Given request: Rewrite all the records below as a numbered list, one line per item, omitting blank lines. Leave the pictures out of your answer.

Excerpts from spatial question data:
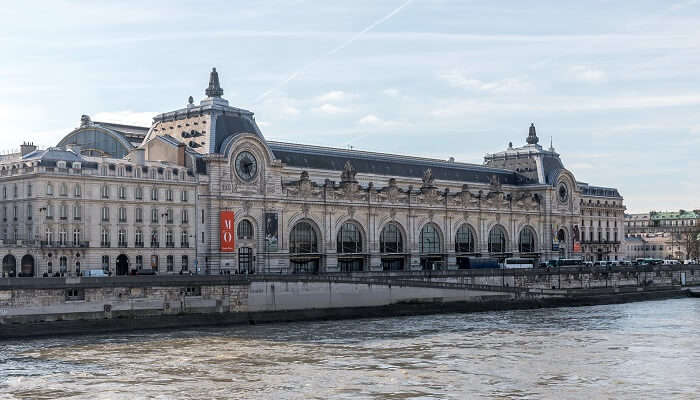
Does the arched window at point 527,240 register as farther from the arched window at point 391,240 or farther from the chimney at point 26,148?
the chimney at point 26,148

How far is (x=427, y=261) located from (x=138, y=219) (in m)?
45.1

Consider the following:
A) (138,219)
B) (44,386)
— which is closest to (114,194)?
(138,219)

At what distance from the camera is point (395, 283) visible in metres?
101

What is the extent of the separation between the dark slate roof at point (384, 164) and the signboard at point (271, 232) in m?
10.7

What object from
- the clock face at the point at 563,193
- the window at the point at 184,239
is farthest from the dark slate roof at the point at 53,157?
the clock face at the point at 563,193

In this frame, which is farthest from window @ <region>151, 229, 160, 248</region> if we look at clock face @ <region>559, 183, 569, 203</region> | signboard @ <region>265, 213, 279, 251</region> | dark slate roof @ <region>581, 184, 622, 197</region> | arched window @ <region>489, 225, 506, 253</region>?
dark slate roof @ <region>581, 184, 622, 197</region>

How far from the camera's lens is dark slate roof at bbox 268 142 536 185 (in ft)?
389

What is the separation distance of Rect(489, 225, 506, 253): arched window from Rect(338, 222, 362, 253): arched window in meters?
26.4

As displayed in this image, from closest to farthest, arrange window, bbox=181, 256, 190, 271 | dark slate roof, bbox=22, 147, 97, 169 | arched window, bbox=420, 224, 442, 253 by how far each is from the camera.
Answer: dark slate roof, bbox=22, 147, 97, 169
window, bbox=181, 256, 190, 271
arched window, bbox=420, 224, 442, 253

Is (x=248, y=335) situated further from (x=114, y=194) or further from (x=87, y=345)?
(x=114, y=194)

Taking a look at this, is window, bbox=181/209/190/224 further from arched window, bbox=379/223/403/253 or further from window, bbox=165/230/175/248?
arched window, bbox=379/223/403/253

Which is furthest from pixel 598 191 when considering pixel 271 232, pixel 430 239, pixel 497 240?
pixel 271 232

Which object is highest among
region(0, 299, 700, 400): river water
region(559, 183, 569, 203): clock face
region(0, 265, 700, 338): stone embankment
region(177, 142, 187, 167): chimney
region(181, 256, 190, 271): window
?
region(177, 142, 187, 167): chimney

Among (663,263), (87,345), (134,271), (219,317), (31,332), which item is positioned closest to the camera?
(87,345)
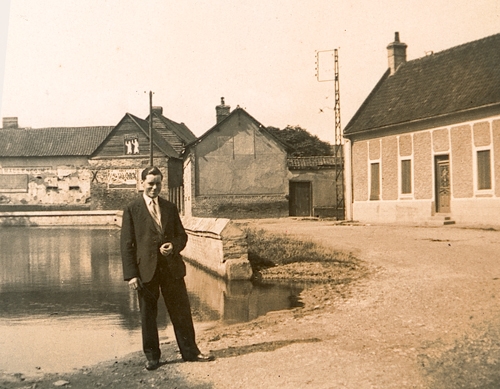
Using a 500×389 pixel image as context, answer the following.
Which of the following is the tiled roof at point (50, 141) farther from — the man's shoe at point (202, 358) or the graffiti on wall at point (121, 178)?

Reply to the exercise:
1. Does the arched window at point 527,240 register as farther from the arched window at point 391,240 or farther from the chimney at point 26,148?
2. the chimney at point 26,148
3. How far is (x=427, y=261) located from (x=138, y=219) (in m)?
4. 45.1
5. Consider the following:
6. A) (138,219)
7. B) (44,386)
8. — which is closest to (114,194)?
9. (138,219)
10. At what distance from the camera is point (395, 283) visible in metres?
11. 101
12. What is the extent of the separation between the dark slate roof at point (384, 164) and the signboard at point (271, 232) in m?
13. 10.7
14. What object from
15. - the clock face at the point at 563,193
16. - the window at the point at 184,239
17. is farthest from the dark slate roof at the point at 53,157?
18. the clock face at the point at 563,193
19. In this frame, which is farthest from window @ <region>151, 229, 160, 248</region> if we look at clock face @ <region>559, 183, 569, 203</region> | signboard @ <region>265, 213, 279, 251</region> | dark slate roof @ <region>581, 184, 622, 197</region> | arched window @ <region>489, 225, 506, 253</region>?
20. dark slate roof @ <region>581, 184, 622, 197</region>
21. How far from the camera's lens is dark slate roof at bbox 268 142 536 185 (in ft)?
22. 389
23. What is the separation distance of Rect(489, 225, 506, 253): arched window from Rect(338, 222, 362, 253): arched window in meters?
24. 26.4
25. As displayed in this image, from closest to farthest, arrange window, bbox=181, 256, 190, 271 | dark slate roof, bbox=22, 147, 97, 169 | arched window, bbox=420, 224, 442, 253 by how far each is from the camera.
26. Answer: dark slate roof, bbox=22, 147, 97, 169
27. window, bbox=181, 256, 190, 271
28. arched window, bbox=420, 224, 442, 253
29. Is (x=248, y=335) situated further from (x=114, y=194) or further from (x=87, y=345)?
30. (x=114, y=194)
31. Taking a look at this, is window, bbox=181/209/190/224 further from arched window, bbox=379/223/403/253 or further from window, bbox=165/230/175/248?
32. arched window, bbox=379/223/403/253
33. Which is furthest from pixel 598 191 when considering pixel 271 232, pixel 430 239, pixel 497 240?
34. pixel 271 232
35. Which object is highest among
36. region(0, 299, 700, 400): river water
37. region(559, 183, 569, 203): clock face
38. region(0, 265, 700, 338): stone embankment
39. region(177, 142, 187, 167): chimney
40. region(181, 256, 190, 271): window
41. ?
42. region(177, 142, 187, 167): chimney
43. Among (663,263), (87,345), (134,271), (219,317), (31,332), which item is positioned closest to the camera?
44. (87,345)
45. Using a 500×389 pixel image as context, answer the following.
46. Which of the following is the tiled roof at point (50, 141) farther from — the man's shoe at point (202, 358) or the graffiti on wall at point (121, 178)?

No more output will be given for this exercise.